* Prompt:
Can you copy the items below word for word, starting at the line containing "From the camera, at" and continuing through the end of the items?

* Data provided:

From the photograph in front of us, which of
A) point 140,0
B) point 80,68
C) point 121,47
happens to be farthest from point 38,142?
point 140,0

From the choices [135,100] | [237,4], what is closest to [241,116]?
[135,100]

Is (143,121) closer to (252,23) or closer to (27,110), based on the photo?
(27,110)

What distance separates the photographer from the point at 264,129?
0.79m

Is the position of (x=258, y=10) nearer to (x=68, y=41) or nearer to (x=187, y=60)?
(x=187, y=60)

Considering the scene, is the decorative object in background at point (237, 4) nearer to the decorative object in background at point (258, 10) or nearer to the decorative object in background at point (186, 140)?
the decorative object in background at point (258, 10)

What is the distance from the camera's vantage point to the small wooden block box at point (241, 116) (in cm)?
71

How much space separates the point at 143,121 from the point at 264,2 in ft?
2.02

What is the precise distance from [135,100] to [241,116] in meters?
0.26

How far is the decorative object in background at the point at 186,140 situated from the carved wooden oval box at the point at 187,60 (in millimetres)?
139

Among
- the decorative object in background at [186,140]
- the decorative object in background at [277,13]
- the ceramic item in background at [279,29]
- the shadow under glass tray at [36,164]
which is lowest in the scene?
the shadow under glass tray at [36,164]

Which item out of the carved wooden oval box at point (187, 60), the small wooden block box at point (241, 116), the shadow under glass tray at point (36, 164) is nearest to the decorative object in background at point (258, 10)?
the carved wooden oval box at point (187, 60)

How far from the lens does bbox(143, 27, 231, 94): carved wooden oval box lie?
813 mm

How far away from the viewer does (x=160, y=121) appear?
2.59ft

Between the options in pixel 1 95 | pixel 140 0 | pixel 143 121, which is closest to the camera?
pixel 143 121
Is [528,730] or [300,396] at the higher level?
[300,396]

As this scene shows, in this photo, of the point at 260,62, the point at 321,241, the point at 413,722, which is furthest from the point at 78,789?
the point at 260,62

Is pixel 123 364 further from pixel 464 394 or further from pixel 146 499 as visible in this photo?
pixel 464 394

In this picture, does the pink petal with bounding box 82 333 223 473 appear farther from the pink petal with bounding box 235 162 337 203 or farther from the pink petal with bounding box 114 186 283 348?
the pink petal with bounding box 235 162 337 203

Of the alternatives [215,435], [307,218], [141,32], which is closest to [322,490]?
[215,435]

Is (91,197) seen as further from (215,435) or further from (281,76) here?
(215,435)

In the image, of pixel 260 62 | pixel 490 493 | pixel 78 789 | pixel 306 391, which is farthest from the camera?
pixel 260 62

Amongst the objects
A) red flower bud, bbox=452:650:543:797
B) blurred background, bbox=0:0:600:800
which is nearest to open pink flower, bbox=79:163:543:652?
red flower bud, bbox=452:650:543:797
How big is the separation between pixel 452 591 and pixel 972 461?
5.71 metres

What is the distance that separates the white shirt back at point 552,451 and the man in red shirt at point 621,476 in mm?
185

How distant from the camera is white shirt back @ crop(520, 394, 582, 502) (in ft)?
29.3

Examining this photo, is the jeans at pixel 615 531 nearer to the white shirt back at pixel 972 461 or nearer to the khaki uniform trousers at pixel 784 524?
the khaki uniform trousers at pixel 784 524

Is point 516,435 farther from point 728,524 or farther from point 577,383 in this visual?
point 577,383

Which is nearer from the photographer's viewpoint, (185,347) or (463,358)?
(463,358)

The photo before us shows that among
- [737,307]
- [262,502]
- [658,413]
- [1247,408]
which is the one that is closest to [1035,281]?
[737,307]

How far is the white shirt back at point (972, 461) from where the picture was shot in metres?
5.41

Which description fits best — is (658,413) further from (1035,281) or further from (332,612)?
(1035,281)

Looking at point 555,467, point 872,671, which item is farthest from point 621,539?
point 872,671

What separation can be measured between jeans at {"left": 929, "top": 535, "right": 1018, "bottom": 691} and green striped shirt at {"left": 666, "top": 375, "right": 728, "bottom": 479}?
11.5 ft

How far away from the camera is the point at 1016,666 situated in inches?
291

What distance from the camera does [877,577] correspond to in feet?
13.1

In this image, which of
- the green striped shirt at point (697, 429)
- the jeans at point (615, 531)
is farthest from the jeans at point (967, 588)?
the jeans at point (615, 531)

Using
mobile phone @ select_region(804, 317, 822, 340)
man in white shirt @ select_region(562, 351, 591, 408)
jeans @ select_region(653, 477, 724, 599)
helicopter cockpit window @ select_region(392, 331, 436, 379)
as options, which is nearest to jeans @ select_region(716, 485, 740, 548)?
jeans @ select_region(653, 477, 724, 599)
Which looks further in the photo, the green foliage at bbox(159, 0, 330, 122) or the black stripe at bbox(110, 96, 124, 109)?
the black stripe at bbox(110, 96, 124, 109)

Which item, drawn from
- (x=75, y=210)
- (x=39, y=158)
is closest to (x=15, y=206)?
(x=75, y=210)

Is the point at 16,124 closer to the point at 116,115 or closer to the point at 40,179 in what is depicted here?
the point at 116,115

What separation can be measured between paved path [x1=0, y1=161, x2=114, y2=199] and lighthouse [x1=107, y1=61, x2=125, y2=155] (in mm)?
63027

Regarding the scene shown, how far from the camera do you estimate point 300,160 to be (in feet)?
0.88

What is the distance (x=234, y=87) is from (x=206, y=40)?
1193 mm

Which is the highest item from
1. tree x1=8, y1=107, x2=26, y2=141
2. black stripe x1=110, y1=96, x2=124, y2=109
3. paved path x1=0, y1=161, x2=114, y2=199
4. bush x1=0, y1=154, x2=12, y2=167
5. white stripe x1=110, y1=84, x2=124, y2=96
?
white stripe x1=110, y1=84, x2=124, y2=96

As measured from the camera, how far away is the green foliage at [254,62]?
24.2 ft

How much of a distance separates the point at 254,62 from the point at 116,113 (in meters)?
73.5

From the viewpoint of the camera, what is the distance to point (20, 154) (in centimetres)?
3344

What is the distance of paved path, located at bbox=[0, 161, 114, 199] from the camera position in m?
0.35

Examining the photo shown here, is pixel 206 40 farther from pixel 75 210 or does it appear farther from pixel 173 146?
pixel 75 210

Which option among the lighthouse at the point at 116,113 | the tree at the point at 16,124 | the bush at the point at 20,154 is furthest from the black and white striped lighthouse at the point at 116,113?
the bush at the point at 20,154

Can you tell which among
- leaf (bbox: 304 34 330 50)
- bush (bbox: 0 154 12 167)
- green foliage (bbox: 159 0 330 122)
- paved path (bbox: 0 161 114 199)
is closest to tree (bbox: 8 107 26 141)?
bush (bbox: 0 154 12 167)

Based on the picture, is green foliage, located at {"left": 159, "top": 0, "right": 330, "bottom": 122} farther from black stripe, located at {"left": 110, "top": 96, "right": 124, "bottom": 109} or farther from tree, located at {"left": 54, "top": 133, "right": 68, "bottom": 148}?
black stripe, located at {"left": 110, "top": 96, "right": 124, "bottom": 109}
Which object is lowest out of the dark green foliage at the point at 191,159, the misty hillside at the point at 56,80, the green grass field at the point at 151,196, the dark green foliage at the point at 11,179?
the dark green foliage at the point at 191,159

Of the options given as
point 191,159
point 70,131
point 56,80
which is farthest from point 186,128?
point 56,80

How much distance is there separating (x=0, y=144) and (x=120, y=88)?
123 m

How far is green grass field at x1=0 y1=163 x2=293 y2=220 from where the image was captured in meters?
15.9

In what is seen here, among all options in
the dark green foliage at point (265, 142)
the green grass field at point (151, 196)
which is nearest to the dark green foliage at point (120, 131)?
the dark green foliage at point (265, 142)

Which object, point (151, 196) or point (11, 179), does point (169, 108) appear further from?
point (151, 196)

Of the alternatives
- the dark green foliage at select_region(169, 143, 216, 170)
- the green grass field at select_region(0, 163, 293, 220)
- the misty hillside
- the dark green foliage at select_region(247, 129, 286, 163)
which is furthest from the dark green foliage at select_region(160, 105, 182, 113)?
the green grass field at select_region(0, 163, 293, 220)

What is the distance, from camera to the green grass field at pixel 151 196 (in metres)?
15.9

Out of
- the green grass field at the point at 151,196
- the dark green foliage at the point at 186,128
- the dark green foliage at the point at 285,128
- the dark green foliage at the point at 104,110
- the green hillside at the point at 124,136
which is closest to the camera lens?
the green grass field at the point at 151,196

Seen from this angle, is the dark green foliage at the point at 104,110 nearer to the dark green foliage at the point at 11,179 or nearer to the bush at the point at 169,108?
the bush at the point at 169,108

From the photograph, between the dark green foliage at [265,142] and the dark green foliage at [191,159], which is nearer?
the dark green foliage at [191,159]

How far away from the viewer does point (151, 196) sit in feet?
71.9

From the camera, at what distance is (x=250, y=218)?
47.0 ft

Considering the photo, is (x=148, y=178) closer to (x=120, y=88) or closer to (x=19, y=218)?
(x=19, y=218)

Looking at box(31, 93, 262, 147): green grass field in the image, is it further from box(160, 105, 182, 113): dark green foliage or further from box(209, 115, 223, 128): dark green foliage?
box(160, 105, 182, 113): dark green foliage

* Result for this task:
From the camera, at what distance is (x=250, y=218)?
47.0 ft

Considering the photo, is (x=148, y=178) closer to (x=120, y=88) or closer to (x=19, y=218)?
(x=19, y=218)

Looking at box(31, 93, 262, 147): green grass field in the image, is it further from box(160, 105, 182, 113): dark green foliage or further from box(209, 115, 223, 128): dark green foliage?
box(160, 105, 182, 113): dark green foliage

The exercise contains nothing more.